TASK BRIEF – Beginning with the line where "genus: Phacochoerus" appears, please restate each line of the records below word for word until the last one, inclusive, and nothing else.

+ + + +

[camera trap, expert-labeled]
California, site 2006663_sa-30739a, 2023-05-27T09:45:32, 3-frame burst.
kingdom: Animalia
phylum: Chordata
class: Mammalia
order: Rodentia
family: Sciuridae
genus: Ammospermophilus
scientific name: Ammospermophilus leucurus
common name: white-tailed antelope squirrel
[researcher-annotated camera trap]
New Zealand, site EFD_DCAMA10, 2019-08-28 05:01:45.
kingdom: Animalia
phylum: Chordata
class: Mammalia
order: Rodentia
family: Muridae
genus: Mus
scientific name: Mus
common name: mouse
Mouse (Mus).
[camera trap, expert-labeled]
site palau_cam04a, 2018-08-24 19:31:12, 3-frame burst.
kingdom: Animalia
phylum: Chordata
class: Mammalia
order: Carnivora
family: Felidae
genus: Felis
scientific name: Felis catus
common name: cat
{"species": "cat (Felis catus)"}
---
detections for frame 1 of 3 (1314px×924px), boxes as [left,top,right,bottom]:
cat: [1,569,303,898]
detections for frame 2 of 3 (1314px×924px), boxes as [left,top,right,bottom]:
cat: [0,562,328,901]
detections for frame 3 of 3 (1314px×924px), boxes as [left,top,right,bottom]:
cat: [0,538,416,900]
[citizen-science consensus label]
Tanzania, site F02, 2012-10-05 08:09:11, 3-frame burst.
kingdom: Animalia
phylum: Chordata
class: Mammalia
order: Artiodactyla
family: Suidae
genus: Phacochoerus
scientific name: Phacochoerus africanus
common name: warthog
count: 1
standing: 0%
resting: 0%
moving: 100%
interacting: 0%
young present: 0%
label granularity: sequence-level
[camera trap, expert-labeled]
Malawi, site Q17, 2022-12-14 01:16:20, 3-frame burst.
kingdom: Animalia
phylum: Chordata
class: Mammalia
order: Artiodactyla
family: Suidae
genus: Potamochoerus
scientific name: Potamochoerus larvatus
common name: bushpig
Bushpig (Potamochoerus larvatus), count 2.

+ + + +

OUTPUT OF THE EXERCISE –
genus: Phacochoerus
scientific name: Phacochoerus africanus
common name: warthog
count: 1
standing: 0%
resting: 0%
moving: 100%
interacting: 0%
young present: 0%
label granularity: sequence-level
[camera trap, expert-labeled]
Malawi, site Q17, 2022-12-14 01:16:20, 3-frame burst.
kingdom: Animalia
phylum: Chordata
class: Mammalia
order: Artiodactyla
family: Suidae
genus: Potamochoerus
scientific name: Potamochoerus larvatus
common name: bushpig
Bushpig (Potamochoerus larvatus), count 2.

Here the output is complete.